- SOURCE RECORDS -
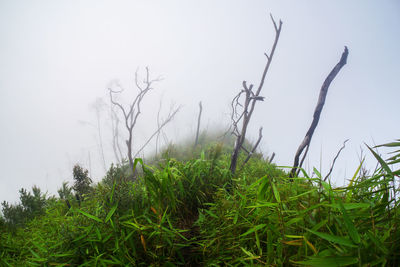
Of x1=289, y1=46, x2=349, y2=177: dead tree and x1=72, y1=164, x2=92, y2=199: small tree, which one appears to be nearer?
x1=289, y1=46, x2=349, y2=177: dead tree

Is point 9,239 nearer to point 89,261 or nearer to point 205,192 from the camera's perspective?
point 89,261

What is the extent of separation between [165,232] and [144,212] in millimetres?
132

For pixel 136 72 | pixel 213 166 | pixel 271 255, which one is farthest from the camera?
pixel 136 72

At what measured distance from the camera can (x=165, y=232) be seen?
21.6 inches

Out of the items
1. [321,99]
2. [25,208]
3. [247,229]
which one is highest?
[321,99]

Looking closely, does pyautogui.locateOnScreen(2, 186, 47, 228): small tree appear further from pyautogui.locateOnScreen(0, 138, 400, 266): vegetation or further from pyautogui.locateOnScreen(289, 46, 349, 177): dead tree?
pyautogui.locateOnScreen(289, 46, 349, 177): dead tree

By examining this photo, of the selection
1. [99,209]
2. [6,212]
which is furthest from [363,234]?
[6,212]

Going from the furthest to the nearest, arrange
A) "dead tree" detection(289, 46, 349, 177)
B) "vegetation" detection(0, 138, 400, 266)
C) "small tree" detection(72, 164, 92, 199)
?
Result: "small tree" detection(72, 164, 92, 199), "dead tree" detection(289, 46, 349, 177), "vegetation" detection(0, 138, 400, 266)

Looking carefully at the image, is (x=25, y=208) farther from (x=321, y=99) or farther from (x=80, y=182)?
(x=321, y=99)

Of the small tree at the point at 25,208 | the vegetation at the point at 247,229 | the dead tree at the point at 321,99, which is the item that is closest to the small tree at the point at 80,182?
the small tree at the point at 25,208

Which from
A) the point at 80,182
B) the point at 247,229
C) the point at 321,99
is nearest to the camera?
the point at 247,229

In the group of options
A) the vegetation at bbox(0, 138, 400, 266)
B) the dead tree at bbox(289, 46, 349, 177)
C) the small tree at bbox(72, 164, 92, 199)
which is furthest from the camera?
the small tree at bbox(72, 164, 92, 199)

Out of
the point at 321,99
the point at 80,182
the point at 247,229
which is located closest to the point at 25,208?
the point at 80,182

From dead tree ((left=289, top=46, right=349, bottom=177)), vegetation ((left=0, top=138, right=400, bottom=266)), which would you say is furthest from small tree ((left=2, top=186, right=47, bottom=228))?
dead tree ((left=289, top=46, right=349, bottom=177))
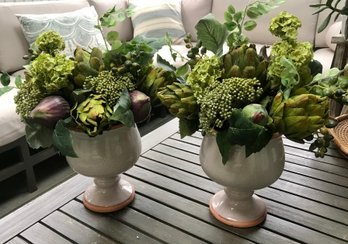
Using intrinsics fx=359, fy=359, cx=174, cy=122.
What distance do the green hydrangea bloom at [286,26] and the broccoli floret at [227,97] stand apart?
0.09 meters

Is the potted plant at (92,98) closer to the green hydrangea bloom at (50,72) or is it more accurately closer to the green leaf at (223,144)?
the green hydrangea bloom at (50,72)

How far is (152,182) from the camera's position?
86 centimetres

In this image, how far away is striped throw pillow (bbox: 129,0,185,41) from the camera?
278 centimetres

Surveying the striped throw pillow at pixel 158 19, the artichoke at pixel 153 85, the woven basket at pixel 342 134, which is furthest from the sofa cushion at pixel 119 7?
the artichoke at pixel 153 85

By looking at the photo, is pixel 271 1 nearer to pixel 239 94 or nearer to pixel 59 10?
pixel 239 94

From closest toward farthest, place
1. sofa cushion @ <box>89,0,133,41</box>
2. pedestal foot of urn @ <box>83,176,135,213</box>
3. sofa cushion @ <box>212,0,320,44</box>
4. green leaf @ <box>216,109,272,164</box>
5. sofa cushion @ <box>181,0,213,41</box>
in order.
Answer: green leaf @ <box>216,109,272,164</box>, pedestal foot of urn @ <box>83,176,135,213</box>, sofa cushion @ <box>212,0,320,44</box>, sofa cushion @ <box>89,0,133,41</box>, sofa cushion @ <box>181,0,213,41</box>

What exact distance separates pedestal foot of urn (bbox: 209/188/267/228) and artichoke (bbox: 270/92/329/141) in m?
0.19

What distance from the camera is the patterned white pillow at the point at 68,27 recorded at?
2.15m

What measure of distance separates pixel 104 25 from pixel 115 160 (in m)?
0.27

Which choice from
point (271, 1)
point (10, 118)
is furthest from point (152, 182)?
point (10, 118)

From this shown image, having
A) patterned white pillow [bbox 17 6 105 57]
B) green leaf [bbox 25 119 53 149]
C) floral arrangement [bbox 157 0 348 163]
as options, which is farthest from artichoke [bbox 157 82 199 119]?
patterned white pillow [bbox 17 6 105 57]

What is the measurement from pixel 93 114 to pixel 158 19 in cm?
235

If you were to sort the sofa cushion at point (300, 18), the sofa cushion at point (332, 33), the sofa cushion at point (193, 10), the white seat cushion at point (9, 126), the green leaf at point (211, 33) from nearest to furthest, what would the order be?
the green leaf at point (211, 33)
the white seat cushion at point (9, 126)
the sofa cushion at point (332, 33)
the sofa cushion at point (300, 18)
the sofa cushion at point (193, 10)

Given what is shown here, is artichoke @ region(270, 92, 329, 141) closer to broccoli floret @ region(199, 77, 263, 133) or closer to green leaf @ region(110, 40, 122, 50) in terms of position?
broccoli floret @ region(199, 77, 263, 133)
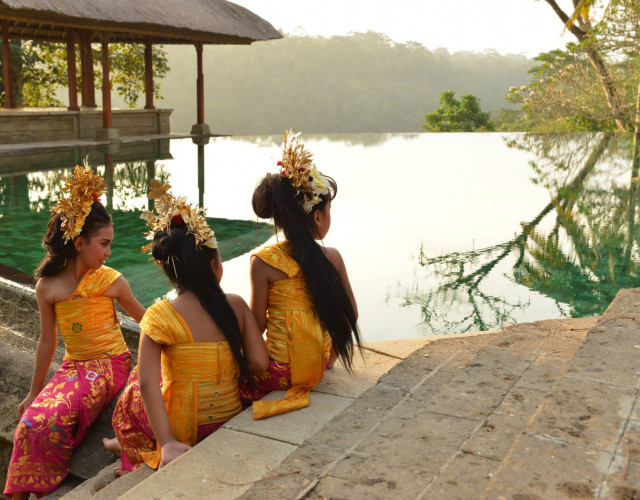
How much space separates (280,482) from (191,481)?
0.99ft

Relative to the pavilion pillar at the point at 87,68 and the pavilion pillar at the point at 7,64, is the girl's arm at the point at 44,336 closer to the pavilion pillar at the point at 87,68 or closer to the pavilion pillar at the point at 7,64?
the pavilion pillar at the point at 87,68

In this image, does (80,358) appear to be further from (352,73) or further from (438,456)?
(352,73)

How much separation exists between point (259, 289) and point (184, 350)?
33 centimetres

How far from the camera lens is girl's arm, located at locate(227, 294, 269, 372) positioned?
2.06 m

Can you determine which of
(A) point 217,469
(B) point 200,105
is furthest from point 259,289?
(B) point 200,105

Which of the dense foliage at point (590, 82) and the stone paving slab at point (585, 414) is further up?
the dense foliage at point (590, 82)

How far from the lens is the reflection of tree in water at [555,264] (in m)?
4.33

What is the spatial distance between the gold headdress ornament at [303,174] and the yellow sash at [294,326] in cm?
17

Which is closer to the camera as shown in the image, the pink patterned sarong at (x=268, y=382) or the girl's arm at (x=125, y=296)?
the pink patterned sarong at (x=268, y=382)

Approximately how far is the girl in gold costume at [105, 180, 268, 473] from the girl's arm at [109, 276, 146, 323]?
1.52ft

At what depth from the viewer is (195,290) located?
1958mm

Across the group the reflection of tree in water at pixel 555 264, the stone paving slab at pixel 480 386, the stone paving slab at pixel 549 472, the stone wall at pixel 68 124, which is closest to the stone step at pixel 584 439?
the stone paving slab at pixel 549 472

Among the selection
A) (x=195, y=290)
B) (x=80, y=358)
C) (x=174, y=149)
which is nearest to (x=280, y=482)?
(x=195, y=290)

- EXERCISE AIM -
Omit all pictures while transcribing the entries verbatim.

- ANSWER FOR THIS EXERCISE -
Of x1=289, y1=46, x2=349, y2=177: dead tree and x1=72, y1=164, x2=92, y2=199: small tree, which one appears to be nearer?
x1=289, y1=46, x2=349, y2=177: dead tree

Is point 9,239 nearer to point 89,261 or nearer to point 205,192 from the camera's perspective?
point 89,261

What is the extent of separation between [165,232] and [144,212] in millimetres?
132

For pixel 136 72 | pixel 213 166 | pixel 271 255, which one is farthest from the camera?
pixel 136 72

At what measured distance from the camera can (x=165, y=232) be seen?
21.6 inches

Out of the items
1. [321,99]
2. [25,208]
3. [247,229]
which one is highest?
[321,99]

Looking closely, does pyautogui.locateOnScreen(2, 186, 47, 228): small tree appear further from pyautogui.locateOnScreen(0, 138, 400, 266): vegetation or further from pyautogui.locateOnScreen(289, 46, 349, 177): dead tree?
pyautogui.locateOnScreen(289, 46, 349, 177): dead tree

By examining this photo, of the selection
1. [99,209]
2. [6,212]
which is furthest from [363,234]?
[6,212]

Going from the furthest to the nearest, arrange
A) "dead tree" detection(289, 46, 349, 177)
B) "vegetation" detection(0, 138, 400, 266)
C) "small tree" detection(72, 164, 92, 199)
?
Result: "small tree" detection(72, 164, 92, 199), "dead tree" detection(289, 46, 349, 177), "vegetation" detection(0, 138, 400, 266)

Looking carefully at the image, is (x=25, y=208) farther from (x=321, y=99) or farther from (x=80, y=182)?
(x=321, y=99)

Of the small tree at the point at 25,208 | the vegetation at the point at 247,229 | the dead tree at the point at 321,99, which is the item that is closest to the small tree at the point at 80,182?
the small tree at the point at 25,208

Which from
A) the point at 80,182
B) the point at 247,229
C) the point at 321,99
is nearest to the camera?
the point at 247,229

In the group of options
A) the vegetation at bbox(0, 138, 400, 266)
B) the dead tree at bbox(289, 46, 349, 177)
C) the small tree at bbox(72, 164, 92, 199)
which is furthest from the camera?
the small tree at bbox(72, 164, 92, 199)

Out of
the point at 321,99
the point at 80,182
the point at 247,229
which is located closest to the point at 25,208?
the point at 80,182

From dead tree ((left=289, top=46, right=349, bottom=177)), vegetation ((left=0, top=138, right=400, bottom=266)), which would you say is furthest from small tree ((left=2, top=186, right=47, bottom=228))?
dead tree ((left=289, top=46, right=349, bottom=177))
Using intrinsics fx=359, fy=359, cx=174, cy=122.
What distance do the green hydrangea bloom at [286,26] and the broccoli floret at [227,97] stand apart?
0.09 meters

Is the potted plant at (92,98) closer to the green hydrangea bloom at (50,72) or is it more accurately closer to the green leaf at (223,144)?
the green hydrangea bloom at (50,72)

How far is (152,182) from the camera's position?
86 centimetres

In this image, how far away is striped throw pillow (bbox: 129,0,185,41) from the camera?
278 centimetres

Surveying the striped throw pillow at pixel 158 19, the artichoke at pixel 153 85, the woven basket at pixel 342 134, which is furthest from the sofa cushion at pixel 119 7?
the artichoke at pixel 153 85

By looking at the photo, is pixel 271 1 nearer to pixel 239 94 or nearer to pixel 59 10?
pixel 239 94

From closest toward farthest, place
1. sofa cushion @ <box>89,0,133,41</box>
2. pedestal foot of urn @ <box>83,176,135,213</box>
3. sofa cushion @ <box>212,0,320,44</box>
4. green leaf @ <box>216,109,272,164</box>
5. sofa cushion @ <box>181,0,213,41</box>
in order.
Answer: green leaf @ <box>216,109,272,164</box>, pedestal foot of urn @ <box>83,176,135,213</box>, sofa cushion @ <box>212,0,320,44</box>, sofa cushion @ <box>89,0,133,41</box>, sofa cushion @ <box>181,0,213,41</box>

What exact distance separates pedestal foot of urn (bbox: 209/188/267/228) and artichoke (bbox: 270/92/329/141) in m?
0.19

What distance from the camera is the patterned white pillow at the point at 68,27 recorded at?
2.15m

What measure of distance separates pixel 104 25 from pixel 115 160 (in m)?
0.27

Which choice from
point (271, 1)
point (10, 118)
is furthest from point (152, 182)?
point (10, 118)

From this shown image, having
A) patterned white pillow [bbox 17 6 105 57]
B) green leaf [bbox 25 119 53 149]
C) floral arrangement [bbox 157 0 348 163]
as options, which is farthest from artichoke [bbox 157 82 199 119]?
patterned white pillow [bbox 17 6 105 57]

What is the measurement from pixel 93 114 to pixel 158 19 in cm?
235

If you were to sort the sofa cushion at point (300, 18), the sofa cushion at point (332, 33), the sofa cushion at point (193, 10), the white seat cushion at point (9, 126), the green leaf at point (211, 33) from nearest to furthest, what would the order be?
the green leaf at point (211, 33)
the white seat cushion at point (9, 126)
the sofa cushion at point (332, 33)
the sofa cushion at point (300, 18)
the sofa cushion at point (193, 10)

Given what is shown here, is artichoke @ region(270, 92, 329, 141) closer to broccoli floret @ region(199, 77, 263, 133) or closer to green leaf @ region(110, 40, 122, 50) in terms of position?
broccoli floret @ region(199, 77, 263, 133)
How much space separates (280,482) from (191,481)?
0.99ft

Relative to the pavilion pillar at the point at 87,68 and the pavilion pillar at the point at 7,64, is the girl's arm at the point at 44,336 closer to the pavilion pillar at the point at 87,68 or closer to the pavilion pillar at the point at 7,64?
the pavilion pillar at the point at 87,68

In this image, does (80,358) appear to be further from (352,73) or further from (438,456)?
(352,73)

How much separation exists between point (259, 289) and point (184, 350)?
33 centimetres

How far from the camera lens is girl's arm, located at locate(227, 294, 269, 372) positioned?
2.06 m

Can you determine which of
(A) point 217,469
(B) point 200,105
is furthest from point 259,289?
(B) point 200,105

Which of the dense foliage at point (590, 82) and the stone paving slab at point (585, 414) is further up?
the dense foliage at point (590, 82)

How far from the lens is the reflection of tree in water at [555,264] (in m)?
4.33

What is the spatial distance between the gold headdress ornament at [303,174] and the yellow sash at [294,326] in cm?
17

Which is closer to the camera as shown in the image, the pink patterned sarong at (x=268, y=382) or the girl's arm at (x=125, y=296)?
the pink patterned sarong at (x=268, y=382)

Approximately how far is the girl in gold costume at [105, 180, 268, 473] from the girl's arm at [109, 276, 146, 323]?
1.52ft

At what depth from the viewer is (195,290) located?
1958mm

Across the group the reflection of tree in water at pixel 555 264, the stone paving slab at pixel 480 386, the stone paving slab at pixel 549 472, the stone wall at pixel 68 124, which is closest to the stone step at pixel 584 439?
the stone paving slab at pixel 549 472

Among the selection
A) (x=195, y=290)
B) (x=80, y=358)
C) (x=174, y=149)
which is nearest to (x=280, y=482)?
(x=195, y=290)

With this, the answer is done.